(Data entries)

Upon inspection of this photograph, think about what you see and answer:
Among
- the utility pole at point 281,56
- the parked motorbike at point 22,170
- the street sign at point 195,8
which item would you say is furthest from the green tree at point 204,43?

(Task) Could you rewrite the data above with "scooter" in place of "motorbike", keeping everything else the same?

(Answer to the task)
Upon inspection of this photograph, think about what you see and answer:
Among
- the utility pole at point 281,56
- the parked scooter at point 22,170
- the street sign at point 195,8
which item would you say is furthest from the green tree at point 204,43?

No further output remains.